— Record excerpts —
——————————

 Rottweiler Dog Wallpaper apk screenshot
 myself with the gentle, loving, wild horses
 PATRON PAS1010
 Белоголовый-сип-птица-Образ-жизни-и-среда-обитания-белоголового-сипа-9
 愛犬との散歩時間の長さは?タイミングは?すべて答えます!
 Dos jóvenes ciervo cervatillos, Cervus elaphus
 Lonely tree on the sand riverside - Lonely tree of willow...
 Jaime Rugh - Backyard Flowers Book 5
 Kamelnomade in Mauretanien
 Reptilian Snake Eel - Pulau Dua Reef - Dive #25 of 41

——————————

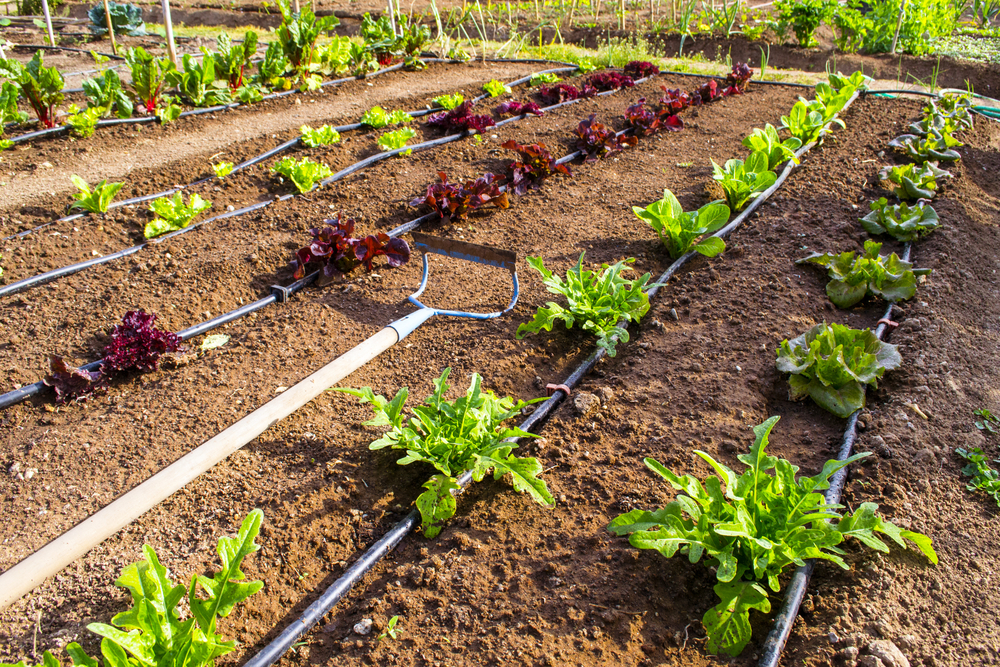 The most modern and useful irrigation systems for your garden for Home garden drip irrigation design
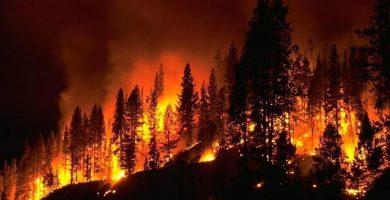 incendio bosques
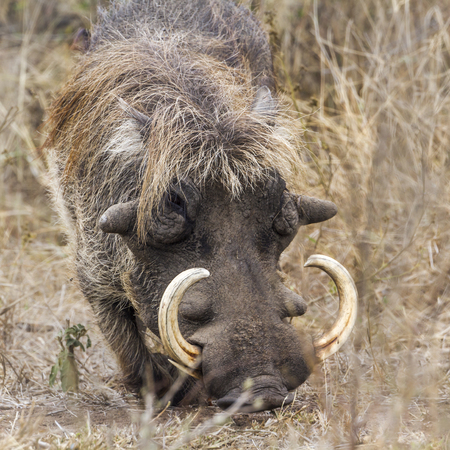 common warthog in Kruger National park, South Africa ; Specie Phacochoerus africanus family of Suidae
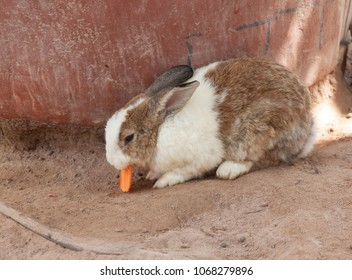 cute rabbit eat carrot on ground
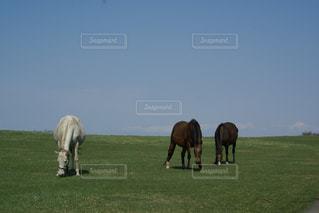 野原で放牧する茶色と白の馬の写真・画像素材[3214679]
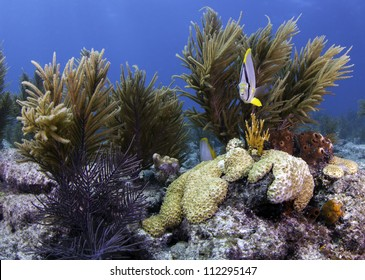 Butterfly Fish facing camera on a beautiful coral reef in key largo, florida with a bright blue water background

——————————

— Problem to work on —
Copy only this part of the entries above: the line with "Jaime Rugh - Backyard Flowers Book 5", the line with "Reptilian Snake Eel", and the lines between, all exactly as written.

— Solution for this task —
 Jaime Rugh - Backyard Flowers Book 5
 Kamelnomade in Mauretanien
 Reptilian Snake Eel - Pulau Dua Reef - Dive #25 of 41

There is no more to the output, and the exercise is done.